The parameters of our model are learned using maximum-likelihood (ML) estimation \cite{bishop06pattern}. The probability $P(y)$ is the fraction of time when the person $y$ appears in training set. The mean profile $\bar{\bx}_y$ is estimated as the mean of all profiles corresponding to the person $y$. The covariance matrix $\Sigma$ is estimated as a weighted sum $\Sigma = \sum_y P(y) \Sigma_y$, where $\Sigma_y$ is the covariance matrix of profiles for the person $y$.

The inference in our model can be performed in a closed form.
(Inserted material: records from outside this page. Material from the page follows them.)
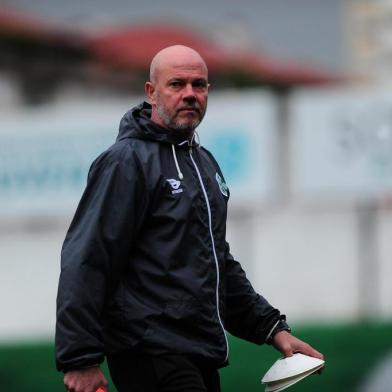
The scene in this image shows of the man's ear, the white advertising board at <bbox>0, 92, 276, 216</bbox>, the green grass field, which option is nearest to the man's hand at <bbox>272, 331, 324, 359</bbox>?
the man's ear

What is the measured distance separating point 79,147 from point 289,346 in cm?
958

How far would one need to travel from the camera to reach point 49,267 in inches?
538

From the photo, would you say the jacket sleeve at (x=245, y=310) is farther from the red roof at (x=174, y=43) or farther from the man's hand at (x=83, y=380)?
the red roof at (x=174, y=43)

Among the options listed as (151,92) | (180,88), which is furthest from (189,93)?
(151,92)

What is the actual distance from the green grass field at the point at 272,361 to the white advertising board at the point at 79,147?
142 inches

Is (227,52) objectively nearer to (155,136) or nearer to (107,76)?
(107,76)

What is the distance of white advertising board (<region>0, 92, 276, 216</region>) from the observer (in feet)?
43.2

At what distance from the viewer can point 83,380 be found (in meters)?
3.97

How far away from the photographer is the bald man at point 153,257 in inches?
159

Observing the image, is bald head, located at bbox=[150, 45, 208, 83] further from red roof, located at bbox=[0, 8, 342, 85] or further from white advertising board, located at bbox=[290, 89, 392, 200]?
red roof, located at bbox=[0, 8, 342, 85]

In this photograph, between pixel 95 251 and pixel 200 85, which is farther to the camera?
pixel 200 85

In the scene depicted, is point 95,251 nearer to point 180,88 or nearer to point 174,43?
point 180,88

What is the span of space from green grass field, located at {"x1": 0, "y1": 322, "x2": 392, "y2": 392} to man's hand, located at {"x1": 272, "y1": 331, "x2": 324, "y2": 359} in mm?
4574

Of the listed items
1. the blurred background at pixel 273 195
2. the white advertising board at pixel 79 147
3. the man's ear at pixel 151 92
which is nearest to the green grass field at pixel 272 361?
the blurred background at pixel 273 195
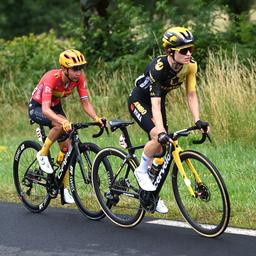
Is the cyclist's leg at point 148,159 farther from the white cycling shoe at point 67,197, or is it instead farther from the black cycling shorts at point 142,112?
the white cycling shoe at point 67,197

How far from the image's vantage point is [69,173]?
8.02m

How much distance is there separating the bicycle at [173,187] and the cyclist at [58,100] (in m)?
0.48

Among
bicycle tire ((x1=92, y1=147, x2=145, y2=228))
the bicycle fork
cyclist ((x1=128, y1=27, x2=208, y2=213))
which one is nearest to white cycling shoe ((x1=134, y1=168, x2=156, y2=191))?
cyclist ((x1=128, y1=27, x2=208, y2=213))

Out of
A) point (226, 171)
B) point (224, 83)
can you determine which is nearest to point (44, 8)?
point (224, 83)

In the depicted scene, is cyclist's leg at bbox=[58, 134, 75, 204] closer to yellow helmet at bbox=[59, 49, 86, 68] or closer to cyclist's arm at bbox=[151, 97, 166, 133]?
yellow helmet at bbox=[59, 49, 86, 68]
In particular, note that the predicted label is given by $\hat{y} = \arg\max_y P(y | \bx)$, where:
\begin{align}
  P(y | \bx) =
  \frac{P(\bx | y) P(y)}{\sum_y P(\bx | y) P(y)} =
  \frac{\cN(\bx | \bar{\bx}_y, \Sigma) P(y)}{\sum_y \cN(\bx | \bar{\bx}_y, \Sigma) P(y)}.
  \label{eq:inference}
\end{align}
The prediction $\hat{y}$ is accepted when the classifier is sufficiently confident. In other words, $P(\hat{y} | \bx) \! > \! h$, where $h \in (0, 1)$ is a threshold that controls the precision and recall of the classifier. In practice, the higher the value of $h$, the lower the recall and the higher the precision.
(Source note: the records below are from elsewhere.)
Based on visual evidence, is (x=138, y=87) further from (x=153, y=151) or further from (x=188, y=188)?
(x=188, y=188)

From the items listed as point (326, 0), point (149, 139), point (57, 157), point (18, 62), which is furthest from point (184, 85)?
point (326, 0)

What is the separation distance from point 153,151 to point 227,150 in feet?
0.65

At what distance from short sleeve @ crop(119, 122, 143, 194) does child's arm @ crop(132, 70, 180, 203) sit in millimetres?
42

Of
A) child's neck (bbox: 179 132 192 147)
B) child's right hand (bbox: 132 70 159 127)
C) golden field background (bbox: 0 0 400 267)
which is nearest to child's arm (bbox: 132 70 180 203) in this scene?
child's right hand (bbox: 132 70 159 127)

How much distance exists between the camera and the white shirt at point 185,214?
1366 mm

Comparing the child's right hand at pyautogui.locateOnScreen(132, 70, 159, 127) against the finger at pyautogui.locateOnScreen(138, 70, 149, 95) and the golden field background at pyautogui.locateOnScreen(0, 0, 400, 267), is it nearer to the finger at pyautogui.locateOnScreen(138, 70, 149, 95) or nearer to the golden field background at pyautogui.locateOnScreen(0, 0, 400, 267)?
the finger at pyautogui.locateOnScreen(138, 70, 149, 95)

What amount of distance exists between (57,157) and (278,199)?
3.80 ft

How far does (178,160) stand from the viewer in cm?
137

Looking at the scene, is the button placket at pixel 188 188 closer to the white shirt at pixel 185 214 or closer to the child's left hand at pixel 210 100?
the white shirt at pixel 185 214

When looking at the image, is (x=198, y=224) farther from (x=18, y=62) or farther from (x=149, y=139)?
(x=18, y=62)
\subsection{Sequential hypothesis testing}
\label{sec:SHT}

The mixture of Gaussians model can be extended to temporal inference through sequential hypothesis testing. Sequential hypothesis testing \cite{wald47sequential} is an established statistical framework, where a subject is sequentially tested for belonging to one of several classes. The probability that a sequence of data $\bx^{(1)}, \dots, \bx^{(t)}$ belongs to the class $y$ at time $t$ is given by:
\begin{align}
  P(y | \bx^{(1)}, \dots, \bx^{(t)}) =
  \frac{\prod_{i = 1}^t \cN(\bx^{(i)} | \bar{\bx}_y, \Sigma) P(y)}
  {\sum_y \prod_{i = 1}^t \cN(\bx^{(i)} | \bar{\bx}_y, \Sigma) P(y)}.
  \label{eq:SHT}
\end{align}
The result $\hat{y} = \arg\max_y P(y | \bx^{(1)}, \dots, \bx^{(t)})$ is accepted when $P(\hat{y} | \bx^{(1)}, \dots, \bx^{(t)}) > h$, where the threshold $h \in (0, 1)$ controls the precision and recall of the predictor. In practice, sequential hypothesis testing smooths out the predictions of the base model. As a result, the new predictions are more precise at the same recall.